#### TRECHO:
───

Entre as belas, as feras – e os monstros do Lago Ness – que orbitam o grande açude do décor nacional, Consuelo Jorge é uma das raras unanimidades: todo mundo ama. Não é difícil entender por que. Quando a gente chega ao escritório da arquiteta, no sexto andar de um arranha- céu portentoso no bairro do Itaim, São Paulo, e se depara com o mesão amarelo Ferrari apinhado de miniaturas, bonecos articulados e plantas baixas empilhadas, entendemos o astral: do outro lado da bancada está alguém que, de fato, adora o que faz. E cuja produção incansável não sucumbiu aos processos pasteurizados que entram no combo do sucesso. Por exemplo: enquanto você lê esta matéria, ela se prepara para entregar as decorações de 28 (sim, vinte e oito!) hotéis de alto padrão, de Belo Horizonte ao Distrito Federal. Também fala com empolgação sobre os “filhotes” residenciais, os corporativos, as mostras de décor que vai encarar e as que engavetou, por infortuna falta de tempo. Tudo sem fechar o sorrisão de 3.957 dentes que se tornou sua marca registrada, é claro!
Como tudo o que salta das suas pranchetas, essa casa de campo em Itu é uma das responsáveis pelo bom humor e simpatia: projeto espetacular e sem extravagâncias, recheado com o bom e o melhor do design, com parceria de peso no paisagismo, e cliente ainda mais feliz do que ela, que pegou o bonde andando. “O dono da casa já era meu cliente – projetei seu apartamento em São Paulo –, e ele me chamou para cuidar dos interiores do seu retiro de fim de semana, quando a arquitetura já estava pronta”, diz. O briefing prescrevia o básico: casa funcional, de linhas simples e acabamentos práticos, mas com mobiliário sofisticado e moderno. “De onde eu estiver quero ver um jardim”, encomendou o publicitário. Pelo verbete “jardim”, não vá pensando numa moita aqui e numa samambaia acolá.

───

#### PEDIDO:
Reescreva o trecho começando em "Como tudo o" e terminando em "numa samambaia acolá.", trocando "publicitário" por "empresário".

#### MATERIAL FORNECIDO:
───

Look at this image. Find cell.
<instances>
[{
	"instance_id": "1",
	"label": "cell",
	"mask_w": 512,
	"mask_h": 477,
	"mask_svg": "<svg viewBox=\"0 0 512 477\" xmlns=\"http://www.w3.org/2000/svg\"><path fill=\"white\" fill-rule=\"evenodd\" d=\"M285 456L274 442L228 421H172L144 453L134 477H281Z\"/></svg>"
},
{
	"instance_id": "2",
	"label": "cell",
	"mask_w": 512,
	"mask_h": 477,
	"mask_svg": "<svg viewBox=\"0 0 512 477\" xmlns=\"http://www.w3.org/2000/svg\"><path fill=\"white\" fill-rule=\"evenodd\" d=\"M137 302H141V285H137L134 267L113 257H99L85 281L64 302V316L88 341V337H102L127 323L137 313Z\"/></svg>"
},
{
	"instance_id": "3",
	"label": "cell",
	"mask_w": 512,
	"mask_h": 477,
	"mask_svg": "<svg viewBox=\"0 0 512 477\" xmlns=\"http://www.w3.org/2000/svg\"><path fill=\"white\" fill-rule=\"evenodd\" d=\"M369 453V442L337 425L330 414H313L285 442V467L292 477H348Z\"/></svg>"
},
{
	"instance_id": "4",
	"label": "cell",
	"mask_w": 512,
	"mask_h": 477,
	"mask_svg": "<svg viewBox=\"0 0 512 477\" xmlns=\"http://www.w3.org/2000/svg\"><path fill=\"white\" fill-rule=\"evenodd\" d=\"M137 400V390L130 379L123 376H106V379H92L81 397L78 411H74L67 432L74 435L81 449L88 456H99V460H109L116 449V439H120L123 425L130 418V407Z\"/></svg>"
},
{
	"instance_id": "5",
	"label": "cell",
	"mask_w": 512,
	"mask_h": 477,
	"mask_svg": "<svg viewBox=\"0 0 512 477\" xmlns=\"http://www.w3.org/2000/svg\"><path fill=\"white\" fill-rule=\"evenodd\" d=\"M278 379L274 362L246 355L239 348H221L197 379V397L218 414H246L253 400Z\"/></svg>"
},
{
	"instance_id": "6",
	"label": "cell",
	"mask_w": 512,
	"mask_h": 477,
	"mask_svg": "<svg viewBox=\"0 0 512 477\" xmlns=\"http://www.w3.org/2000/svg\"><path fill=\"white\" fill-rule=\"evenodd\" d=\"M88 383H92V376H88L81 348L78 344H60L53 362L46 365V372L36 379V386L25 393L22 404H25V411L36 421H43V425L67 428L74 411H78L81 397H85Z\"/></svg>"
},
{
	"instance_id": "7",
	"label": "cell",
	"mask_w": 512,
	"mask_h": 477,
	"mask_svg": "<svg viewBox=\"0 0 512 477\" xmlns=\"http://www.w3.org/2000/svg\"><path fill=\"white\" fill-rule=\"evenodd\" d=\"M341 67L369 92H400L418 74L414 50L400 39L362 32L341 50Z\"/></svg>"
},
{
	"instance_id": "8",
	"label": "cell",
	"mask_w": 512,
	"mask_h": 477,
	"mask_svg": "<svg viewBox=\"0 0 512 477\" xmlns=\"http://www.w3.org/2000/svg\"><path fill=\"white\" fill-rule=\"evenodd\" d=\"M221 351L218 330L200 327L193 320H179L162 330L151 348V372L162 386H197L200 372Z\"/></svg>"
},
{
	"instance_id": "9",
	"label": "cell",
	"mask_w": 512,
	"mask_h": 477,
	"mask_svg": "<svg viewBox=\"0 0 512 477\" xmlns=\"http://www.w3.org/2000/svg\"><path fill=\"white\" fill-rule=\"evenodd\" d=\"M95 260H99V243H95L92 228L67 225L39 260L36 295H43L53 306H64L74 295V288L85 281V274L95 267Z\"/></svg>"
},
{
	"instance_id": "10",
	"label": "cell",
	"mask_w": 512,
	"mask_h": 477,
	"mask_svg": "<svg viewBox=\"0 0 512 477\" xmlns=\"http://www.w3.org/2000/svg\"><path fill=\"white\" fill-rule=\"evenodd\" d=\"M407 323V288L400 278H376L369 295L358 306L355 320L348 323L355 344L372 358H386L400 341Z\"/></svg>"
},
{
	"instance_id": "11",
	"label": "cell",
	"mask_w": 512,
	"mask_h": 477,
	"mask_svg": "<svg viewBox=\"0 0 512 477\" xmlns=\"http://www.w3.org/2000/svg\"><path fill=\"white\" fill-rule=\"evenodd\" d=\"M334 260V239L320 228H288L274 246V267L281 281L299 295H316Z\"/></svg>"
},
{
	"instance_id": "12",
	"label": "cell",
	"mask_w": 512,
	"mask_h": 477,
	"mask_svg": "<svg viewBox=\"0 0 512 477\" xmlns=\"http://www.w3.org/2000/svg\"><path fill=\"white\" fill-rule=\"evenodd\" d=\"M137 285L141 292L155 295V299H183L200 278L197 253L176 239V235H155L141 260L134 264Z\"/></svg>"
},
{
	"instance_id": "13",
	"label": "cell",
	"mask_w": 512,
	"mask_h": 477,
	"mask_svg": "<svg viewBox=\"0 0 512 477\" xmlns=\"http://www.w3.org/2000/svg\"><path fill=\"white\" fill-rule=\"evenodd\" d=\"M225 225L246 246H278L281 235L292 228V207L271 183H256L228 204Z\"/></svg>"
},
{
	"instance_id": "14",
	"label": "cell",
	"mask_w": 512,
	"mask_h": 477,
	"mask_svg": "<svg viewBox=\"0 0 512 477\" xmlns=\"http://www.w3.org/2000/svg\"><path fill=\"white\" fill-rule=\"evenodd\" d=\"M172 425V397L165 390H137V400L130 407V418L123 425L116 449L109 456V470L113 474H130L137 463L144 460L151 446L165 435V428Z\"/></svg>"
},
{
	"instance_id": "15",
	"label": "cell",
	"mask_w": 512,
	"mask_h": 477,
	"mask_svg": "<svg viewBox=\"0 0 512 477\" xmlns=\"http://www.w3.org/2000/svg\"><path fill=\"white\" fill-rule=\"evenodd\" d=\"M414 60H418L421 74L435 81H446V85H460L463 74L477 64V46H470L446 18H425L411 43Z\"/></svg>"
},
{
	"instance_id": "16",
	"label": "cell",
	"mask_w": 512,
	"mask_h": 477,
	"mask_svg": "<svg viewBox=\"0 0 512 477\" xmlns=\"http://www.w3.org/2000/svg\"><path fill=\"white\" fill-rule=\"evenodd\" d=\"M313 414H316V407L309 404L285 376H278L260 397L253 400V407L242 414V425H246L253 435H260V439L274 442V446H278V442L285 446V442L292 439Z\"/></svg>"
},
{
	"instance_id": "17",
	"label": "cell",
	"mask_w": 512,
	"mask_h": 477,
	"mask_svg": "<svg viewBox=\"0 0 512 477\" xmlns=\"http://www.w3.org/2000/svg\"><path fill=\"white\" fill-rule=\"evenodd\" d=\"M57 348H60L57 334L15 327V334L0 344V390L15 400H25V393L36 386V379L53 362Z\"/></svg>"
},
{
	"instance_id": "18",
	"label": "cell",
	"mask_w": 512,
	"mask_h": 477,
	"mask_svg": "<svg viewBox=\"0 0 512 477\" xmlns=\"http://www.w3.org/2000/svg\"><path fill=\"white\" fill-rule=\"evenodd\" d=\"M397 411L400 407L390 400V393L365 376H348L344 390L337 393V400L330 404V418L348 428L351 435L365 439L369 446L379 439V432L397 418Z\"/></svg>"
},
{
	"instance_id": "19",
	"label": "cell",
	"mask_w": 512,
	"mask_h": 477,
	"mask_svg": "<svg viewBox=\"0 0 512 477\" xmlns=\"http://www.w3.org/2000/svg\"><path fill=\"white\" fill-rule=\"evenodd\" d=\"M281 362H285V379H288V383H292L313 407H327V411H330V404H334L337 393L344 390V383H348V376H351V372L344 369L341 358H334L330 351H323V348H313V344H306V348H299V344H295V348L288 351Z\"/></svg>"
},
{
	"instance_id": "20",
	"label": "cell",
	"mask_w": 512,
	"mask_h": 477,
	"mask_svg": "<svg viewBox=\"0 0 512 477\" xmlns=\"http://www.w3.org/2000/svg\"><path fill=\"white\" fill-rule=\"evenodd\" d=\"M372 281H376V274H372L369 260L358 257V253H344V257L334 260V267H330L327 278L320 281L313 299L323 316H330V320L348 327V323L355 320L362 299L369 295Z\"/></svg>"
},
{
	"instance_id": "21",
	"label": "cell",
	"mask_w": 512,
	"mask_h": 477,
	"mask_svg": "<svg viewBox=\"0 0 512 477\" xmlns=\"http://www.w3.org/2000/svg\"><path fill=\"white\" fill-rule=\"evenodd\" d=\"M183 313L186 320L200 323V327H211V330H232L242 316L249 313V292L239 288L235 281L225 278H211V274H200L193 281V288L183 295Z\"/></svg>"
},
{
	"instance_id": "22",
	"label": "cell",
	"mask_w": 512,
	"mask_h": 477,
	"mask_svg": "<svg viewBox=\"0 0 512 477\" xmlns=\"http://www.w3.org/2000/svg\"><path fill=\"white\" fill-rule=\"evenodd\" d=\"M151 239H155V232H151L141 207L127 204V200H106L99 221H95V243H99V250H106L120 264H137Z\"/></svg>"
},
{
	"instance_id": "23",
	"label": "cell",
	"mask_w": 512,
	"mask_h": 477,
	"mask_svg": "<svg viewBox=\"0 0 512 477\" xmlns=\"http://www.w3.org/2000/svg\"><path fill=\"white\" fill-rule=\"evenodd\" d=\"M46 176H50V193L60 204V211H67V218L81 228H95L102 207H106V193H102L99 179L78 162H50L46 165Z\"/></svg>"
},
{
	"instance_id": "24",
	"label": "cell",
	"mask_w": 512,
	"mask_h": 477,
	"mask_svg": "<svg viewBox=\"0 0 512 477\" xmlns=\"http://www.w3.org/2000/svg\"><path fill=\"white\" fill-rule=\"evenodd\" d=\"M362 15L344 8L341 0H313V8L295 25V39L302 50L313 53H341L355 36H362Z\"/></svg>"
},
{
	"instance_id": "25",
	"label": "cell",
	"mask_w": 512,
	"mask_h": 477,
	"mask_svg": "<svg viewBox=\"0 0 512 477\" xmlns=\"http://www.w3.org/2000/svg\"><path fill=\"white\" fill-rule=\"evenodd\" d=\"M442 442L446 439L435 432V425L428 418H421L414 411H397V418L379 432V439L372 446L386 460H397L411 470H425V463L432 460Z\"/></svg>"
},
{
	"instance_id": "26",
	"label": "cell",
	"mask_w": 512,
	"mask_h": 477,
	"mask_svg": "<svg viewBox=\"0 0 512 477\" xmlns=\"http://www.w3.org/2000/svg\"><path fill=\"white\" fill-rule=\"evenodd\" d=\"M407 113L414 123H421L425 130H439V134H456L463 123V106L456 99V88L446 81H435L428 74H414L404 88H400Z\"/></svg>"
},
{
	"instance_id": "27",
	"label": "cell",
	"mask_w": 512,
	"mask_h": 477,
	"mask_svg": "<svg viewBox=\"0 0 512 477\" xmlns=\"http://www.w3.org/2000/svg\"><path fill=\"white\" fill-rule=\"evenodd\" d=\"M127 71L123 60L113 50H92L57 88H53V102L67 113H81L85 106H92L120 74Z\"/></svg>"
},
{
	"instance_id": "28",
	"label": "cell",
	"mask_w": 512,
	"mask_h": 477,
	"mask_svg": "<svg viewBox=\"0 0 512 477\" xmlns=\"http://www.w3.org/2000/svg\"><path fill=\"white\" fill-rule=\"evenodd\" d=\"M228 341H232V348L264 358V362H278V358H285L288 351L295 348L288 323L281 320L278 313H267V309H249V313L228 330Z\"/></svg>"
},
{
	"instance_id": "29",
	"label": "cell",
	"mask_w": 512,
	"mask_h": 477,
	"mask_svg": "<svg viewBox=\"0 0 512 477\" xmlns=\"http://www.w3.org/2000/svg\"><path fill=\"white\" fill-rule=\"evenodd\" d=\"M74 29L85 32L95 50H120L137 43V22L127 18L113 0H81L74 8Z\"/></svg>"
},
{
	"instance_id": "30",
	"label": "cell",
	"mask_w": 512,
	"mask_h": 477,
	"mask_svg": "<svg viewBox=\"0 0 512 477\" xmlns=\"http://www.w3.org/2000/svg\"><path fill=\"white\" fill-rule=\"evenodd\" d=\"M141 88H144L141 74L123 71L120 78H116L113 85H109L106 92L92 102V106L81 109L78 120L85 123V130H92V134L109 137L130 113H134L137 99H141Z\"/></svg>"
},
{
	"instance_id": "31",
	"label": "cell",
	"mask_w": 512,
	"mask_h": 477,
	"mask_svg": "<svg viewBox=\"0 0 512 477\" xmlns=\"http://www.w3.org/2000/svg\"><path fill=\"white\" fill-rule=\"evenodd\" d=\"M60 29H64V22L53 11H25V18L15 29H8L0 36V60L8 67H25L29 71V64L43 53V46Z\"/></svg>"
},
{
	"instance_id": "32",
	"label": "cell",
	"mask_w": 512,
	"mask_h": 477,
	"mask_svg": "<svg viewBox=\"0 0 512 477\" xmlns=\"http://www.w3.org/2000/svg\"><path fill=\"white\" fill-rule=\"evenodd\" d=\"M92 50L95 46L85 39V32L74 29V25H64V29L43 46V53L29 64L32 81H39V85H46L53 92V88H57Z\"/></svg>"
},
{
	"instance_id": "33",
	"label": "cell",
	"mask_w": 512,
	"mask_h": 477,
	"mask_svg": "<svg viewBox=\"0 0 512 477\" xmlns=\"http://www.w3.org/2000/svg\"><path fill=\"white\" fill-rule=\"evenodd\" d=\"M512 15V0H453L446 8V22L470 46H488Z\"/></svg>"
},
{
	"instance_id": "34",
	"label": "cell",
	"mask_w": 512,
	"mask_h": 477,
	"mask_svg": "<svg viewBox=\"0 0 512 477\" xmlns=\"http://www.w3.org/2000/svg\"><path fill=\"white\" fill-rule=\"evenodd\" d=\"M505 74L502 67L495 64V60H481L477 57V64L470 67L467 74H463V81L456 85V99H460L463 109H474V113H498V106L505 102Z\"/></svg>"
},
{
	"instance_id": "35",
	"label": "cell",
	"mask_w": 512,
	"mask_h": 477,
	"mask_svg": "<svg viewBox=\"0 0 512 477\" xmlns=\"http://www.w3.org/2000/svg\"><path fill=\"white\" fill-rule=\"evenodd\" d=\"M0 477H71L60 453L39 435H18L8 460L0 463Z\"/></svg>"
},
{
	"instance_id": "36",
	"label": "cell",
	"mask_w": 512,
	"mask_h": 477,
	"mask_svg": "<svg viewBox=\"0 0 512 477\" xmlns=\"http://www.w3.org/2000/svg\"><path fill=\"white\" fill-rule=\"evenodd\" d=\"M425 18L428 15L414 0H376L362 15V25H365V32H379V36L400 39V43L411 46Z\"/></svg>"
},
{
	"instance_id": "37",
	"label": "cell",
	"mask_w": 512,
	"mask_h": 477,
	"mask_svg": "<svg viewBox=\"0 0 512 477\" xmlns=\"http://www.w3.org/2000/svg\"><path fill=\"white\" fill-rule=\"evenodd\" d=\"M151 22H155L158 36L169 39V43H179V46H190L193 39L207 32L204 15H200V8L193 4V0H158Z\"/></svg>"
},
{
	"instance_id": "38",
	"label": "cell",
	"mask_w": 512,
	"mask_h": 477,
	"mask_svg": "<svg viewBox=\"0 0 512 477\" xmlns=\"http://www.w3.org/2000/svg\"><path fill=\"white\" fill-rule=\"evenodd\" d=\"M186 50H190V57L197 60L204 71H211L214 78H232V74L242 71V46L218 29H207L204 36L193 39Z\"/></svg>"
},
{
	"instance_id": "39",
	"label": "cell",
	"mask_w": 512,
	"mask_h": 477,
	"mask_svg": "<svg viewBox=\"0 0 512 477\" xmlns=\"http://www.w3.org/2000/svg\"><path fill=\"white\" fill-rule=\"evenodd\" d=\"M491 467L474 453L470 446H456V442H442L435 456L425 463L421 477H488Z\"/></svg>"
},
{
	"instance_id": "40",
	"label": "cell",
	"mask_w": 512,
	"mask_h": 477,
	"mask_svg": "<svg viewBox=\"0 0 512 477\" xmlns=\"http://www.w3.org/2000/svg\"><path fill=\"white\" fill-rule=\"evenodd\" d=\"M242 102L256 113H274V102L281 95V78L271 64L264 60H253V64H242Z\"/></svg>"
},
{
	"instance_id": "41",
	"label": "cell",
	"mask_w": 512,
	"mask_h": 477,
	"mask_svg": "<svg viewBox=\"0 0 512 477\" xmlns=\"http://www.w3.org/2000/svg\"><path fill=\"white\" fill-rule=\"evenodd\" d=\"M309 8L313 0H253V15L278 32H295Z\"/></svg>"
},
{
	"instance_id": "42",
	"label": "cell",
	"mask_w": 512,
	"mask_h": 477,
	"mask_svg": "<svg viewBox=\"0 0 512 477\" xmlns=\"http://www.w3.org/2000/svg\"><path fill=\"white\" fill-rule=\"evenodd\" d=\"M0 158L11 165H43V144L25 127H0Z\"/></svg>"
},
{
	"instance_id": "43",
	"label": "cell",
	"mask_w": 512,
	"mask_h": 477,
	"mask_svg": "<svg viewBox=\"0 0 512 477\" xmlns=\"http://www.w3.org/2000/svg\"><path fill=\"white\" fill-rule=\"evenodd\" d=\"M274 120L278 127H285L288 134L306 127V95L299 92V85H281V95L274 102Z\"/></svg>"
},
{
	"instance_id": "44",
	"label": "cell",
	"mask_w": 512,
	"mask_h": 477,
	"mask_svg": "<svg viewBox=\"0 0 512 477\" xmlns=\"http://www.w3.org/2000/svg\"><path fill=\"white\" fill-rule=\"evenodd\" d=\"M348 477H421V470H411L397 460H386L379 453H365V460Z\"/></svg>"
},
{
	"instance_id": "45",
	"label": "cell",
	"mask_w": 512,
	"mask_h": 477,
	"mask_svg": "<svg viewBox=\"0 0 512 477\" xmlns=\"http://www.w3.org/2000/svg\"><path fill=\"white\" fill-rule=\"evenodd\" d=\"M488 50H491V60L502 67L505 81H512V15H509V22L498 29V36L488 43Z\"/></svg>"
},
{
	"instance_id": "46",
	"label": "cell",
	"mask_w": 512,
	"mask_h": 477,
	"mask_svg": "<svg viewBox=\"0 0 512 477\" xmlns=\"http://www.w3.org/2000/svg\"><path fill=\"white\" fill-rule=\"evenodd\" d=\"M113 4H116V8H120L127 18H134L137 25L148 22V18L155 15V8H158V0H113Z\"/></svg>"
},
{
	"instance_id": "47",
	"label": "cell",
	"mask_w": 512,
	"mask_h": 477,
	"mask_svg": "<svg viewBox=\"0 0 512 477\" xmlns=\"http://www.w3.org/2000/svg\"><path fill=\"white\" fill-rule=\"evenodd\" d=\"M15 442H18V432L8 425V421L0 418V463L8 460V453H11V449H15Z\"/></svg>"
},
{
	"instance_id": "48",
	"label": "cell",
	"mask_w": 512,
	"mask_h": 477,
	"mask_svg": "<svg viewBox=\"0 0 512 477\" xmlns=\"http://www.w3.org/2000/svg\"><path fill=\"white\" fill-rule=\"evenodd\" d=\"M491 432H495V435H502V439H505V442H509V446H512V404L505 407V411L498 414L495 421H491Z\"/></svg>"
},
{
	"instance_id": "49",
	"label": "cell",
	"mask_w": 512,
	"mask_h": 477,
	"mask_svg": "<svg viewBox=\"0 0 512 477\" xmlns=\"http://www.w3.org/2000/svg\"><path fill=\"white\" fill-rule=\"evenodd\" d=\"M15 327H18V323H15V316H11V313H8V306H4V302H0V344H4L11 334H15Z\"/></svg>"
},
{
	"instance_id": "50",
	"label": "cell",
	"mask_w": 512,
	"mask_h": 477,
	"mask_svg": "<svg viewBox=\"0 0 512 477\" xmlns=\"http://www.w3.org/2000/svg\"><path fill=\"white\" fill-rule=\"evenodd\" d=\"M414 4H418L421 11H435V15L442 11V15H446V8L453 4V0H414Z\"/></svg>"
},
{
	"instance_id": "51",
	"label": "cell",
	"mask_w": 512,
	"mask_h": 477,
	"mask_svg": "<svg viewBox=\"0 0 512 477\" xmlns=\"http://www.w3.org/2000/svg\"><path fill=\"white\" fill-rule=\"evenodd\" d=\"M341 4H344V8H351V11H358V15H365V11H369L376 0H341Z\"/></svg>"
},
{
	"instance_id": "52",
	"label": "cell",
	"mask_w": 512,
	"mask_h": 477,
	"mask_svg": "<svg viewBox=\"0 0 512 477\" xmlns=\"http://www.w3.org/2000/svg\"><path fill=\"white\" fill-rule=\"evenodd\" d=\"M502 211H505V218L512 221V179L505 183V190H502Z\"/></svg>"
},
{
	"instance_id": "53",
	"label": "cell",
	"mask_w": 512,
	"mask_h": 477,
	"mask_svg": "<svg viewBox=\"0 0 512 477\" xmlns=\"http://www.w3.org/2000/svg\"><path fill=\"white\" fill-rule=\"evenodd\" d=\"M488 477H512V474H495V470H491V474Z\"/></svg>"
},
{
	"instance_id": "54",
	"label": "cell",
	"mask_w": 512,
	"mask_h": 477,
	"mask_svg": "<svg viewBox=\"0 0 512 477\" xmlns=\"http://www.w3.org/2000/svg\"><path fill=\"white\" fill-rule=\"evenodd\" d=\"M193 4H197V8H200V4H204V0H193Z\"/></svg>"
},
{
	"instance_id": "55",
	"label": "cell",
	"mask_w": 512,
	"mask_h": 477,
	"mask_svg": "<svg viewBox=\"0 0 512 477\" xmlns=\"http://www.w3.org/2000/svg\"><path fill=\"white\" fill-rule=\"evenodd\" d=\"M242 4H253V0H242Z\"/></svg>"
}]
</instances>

───

#### RESOLUÇÃO:
Como tudo o que salta das suas pranchetas, essa casa de campo em Itu é uma das responsáveis pelo bom humor e simpatia: projeto espetacular e sem extravagâncias, recheado com o bom e o melhor do design, com parceria de peso no paisagismo, e cliente ainda mais feliz do que ela, que pegou o bonde andando. “O dono da casa já era meu cliente – projetei seu apartamento em São Paulo –, e ele me chamou para cuidar dos interiores do seu retiro de fim de semana, quando a arquitetura já estava pronta”, diz. O briefing prescrevia o básico: casa funcional, de linhas simples e acabamentos práticos, mas com mobiliário sofisticado e moderno. “De onde eu estiver quero ver um jardim”, encomendou o empresário. Pelo verbete “jardim”, não vá pensando numa moita aqui e numa samambaia acolá.